Banyak hadis Rasulullah shallallahu alaihi wasallam yang memuji pemberi sedekah dengan cara sembunyi ini. Di antaranya hadis yang diriwayatkan Iman al-Bukhari dan Muslim dari Abu Hurairah radliallahu anhu beliau mengatakan bahwa Rasulullah shallallahu alaihi wasallam bersabda:
سَبْعَةٌ يُظِلُّهُمْ اللَّهُ فِي ظِلِّهِ يَوْمَ لَا ظِلَّ إِلَّا ظِلُّهُ الْإِمَامُ الْعَادِلُ وَشَابٌّ نَشَأَ فِي عِبَادَةِ رَبِّهِ وَرَجُلٌ قَلْبُهُ مُعَلَّقٌ فِي الْمَسَاجِدِ وَرَجُلَانِ تَحَابَّا فِي اللَّهِ اجْتَمَعَا عَلَيْهِ وَتَفَرَّقَا عَلَيْهِ وَرَجُلٌ طَلَبَتْهُ امْرَأَةٌ ذَاتُ مَنْصِبٍ وَجَمَالٍ فَقَالَ إِنِّي أَخَافُ اللَّهَ وَرَجُلٌ تَصَدَّقَ أَخْفَى حَتَّى لَا تَعْلَمَ شِمَالُهُ مَا تُنْفِقُ يَمِينُهُ وَرَجُلٌ ذَكَرَ اللَّهَ خَالِيًا فَفَاضَتْ عَيْنَاهُ
_"Ada tujuh macam orang yang nanti akan diberi naungan oleh Allah pada hari kiamat, ketika tidak ada naungan selain naungan-Nya; mereka adalah: lman (pemimpin) yang adil, dan pemuda sejak kecilnya telah terdidik dan suka beribadah kepada Allah, orang yang hatinya selalu terpaut kepada masjid, dan dua orang yang saling mengasihi dalam menjalankan agama Allah, mereka berkumpul dan berpisah untuk tujuan itu. dan seorang lelaki yang diajak oleh seorang perempuan yang memiliki kedudukan yang baik dan kecantikan untuk berbuat serong tetapi dia menolak dengan mengatakan, "Aku takut kepada Allah Tuhan seluruh alam", dan orang yang bersedekah serta merahasiakannya, sehingga tangan kirinya tidak tahu apa yang dikeluarkan oleh tangan kanannya, serta orang yang mengingat Allah ketika dia sendirian, lalu dia menangis.” [Shahih Bukhari No: 620, Kitab: Adzan, Bab: Orang yang duduk di dalam masjid menunggu pelaksanaan shalat dan keutamaan (berdiam di) masjid]

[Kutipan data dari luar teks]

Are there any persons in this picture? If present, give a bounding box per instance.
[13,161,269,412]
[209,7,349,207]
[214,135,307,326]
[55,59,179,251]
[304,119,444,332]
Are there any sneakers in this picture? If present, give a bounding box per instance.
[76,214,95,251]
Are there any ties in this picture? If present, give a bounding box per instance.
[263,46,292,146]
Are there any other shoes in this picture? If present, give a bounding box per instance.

Allah akan menutupi dan menghapuskan sebagian dari kesalahan yang pernah dilakukan oleh orang-orang yang menafkahkan hartanya dengan cara yang baik, sesuai dengan sedekah yang diberikannya, di samping pahala yang akan diterimanya kelak.
Kemudian Allah memperingatkan, bahwa Dia senantiasa mengetahui apa saja yang diperbuat hamba-Nya, serta niat yang mendorongnya untuk berbuat. Semua itu akan dibalas-Nya sesuai dengan amal dan niatnya itu.
*Kesimpulan*
1. Allah seantiasa mengetahui semua infak dan nadzar yang dilakukan hamba-Nya, baik mengenai barang yang diinfakkan, maupun mengenai niat yang mendorongnya untuk melakukannya. Allah akan memberikan balasan sesuai dengan niat infak dan nadzar itu
2. Orang yang zalim, akan mendapat siksaan Allah, dan dia tidak akan mendapat pertolongan dari siapa pun; sedang orang yang suka berinfak dan menunaikan nadzarnya dengan baik dan ikhlas, niscaya akan mendapatkan pertolongan Allah, dan sebagian kesalahan-kesalahan yang pernah dilakukannya akan dihapus Allah, sehingga dia bebas dari azab sesuai dengan kadar infaknya ihi.
3. Infak wajib yaitu zakat, dan infak sunat lainnya, boleh dilakukan secara terbuka, dan boleh pula secara diam-diam.
5. Sedekah yang diberikan kepada fakir-miskin, lebih baik diserahkan secara diam-diam, sehingga tidak diketahui orang lain. Hal itu akan dapat menghindarkan orang yang memberikan sedekah itu dari perasaan riya’ dan dapat pula menjaga martabat dan kehormatan si penerima sedekah dalam pandangan masyarakat. Dengan demikian dia tidak merasa malu untuk menerimanya, dan tidak pula merasa rendah diri.